=== Prompt ===
In the listing below, find the line containing "The researchers measured the" and the line containing "Answer (YES/NO): NO". Repeat exactly those two lines and every line between them.

=== Records shown ===
================================

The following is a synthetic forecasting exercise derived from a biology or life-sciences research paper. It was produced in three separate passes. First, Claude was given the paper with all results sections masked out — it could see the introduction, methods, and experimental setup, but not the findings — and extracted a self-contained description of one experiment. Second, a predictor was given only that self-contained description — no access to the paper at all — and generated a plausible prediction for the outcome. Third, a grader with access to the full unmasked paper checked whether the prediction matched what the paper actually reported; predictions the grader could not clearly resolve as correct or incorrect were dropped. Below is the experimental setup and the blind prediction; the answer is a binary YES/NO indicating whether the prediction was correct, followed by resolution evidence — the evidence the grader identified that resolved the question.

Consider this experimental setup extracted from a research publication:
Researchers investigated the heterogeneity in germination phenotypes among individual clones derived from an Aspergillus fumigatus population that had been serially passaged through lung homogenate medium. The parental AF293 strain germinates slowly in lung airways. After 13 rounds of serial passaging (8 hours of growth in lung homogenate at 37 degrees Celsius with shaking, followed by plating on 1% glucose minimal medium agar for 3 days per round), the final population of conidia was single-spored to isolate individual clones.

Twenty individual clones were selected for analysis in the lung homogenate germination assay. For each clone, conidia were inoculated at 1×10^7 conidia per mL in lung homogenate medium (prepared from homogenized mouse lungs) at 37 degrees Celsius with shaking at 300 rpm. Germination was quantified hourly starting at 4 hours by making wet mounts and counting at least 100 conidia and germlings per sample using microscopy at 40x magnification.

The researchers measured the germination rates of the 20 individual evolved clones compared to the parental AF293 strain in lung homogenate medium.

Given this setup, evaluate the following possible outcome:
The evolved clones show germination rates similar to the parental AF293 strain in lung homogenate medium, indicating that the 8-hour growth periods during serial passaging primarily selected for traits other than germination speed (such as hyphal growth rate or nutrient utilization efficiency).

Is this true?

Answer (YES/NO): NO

================================

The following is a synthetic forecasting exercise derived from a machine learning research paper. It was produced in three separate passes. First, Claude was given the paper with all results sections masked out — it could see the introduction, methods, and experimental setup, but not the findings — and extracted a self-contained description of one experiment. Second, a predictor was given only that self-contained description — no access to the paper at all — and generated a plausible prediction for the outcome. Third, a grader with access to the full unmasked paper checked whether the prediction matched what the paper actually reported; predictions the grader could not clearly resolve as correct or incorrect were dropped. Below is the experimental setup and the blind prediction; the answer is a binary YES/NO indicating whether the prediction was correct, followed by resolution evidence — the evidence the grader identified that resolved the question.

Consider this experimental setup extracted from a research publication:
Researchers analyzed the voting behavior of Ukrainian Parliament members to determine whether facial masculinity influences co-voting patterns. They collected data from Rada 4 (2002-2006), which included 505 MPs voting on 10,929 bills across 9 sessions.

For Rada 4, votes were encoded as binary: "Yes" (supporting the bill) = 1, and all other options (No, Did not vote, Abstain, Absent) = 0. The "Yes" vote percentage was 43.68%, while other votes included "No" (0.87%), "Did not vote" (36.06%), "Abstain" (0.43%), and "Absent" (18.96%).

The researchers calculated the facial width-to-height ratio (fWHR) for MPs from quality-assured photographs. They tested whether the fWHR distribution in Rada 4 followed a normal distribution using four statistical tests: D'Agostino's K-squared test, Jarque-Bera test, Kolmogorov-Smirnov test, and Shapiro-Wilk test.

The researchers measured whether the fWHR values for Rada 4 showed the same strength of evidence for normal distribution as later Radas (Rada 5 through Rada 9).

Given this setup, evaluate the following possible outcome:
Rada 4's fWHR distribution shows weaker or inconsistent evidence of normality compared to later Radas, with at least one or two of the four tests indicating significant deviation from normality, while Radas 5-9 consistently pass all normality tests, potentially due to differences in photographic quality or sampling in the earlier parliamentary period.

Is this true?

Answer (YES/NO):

================================

=== Solution to the problem ===
The researchers measured the germination rates of the 20 individual evolved clones compared to the parental AF293 strain in lung homogenate medium.

Given this setup, evaluate the following possible outcome:
The evolved clones show germination rates similar to the parental AF293 strain in lung homogenate medium, indicating that the 8-hour growth periods during serial passaging primarily selected for traits other than germination speed (such as hyphal growth rate or nutrient utilization efficiency).

Is this true?

Answer (YES/NO): NO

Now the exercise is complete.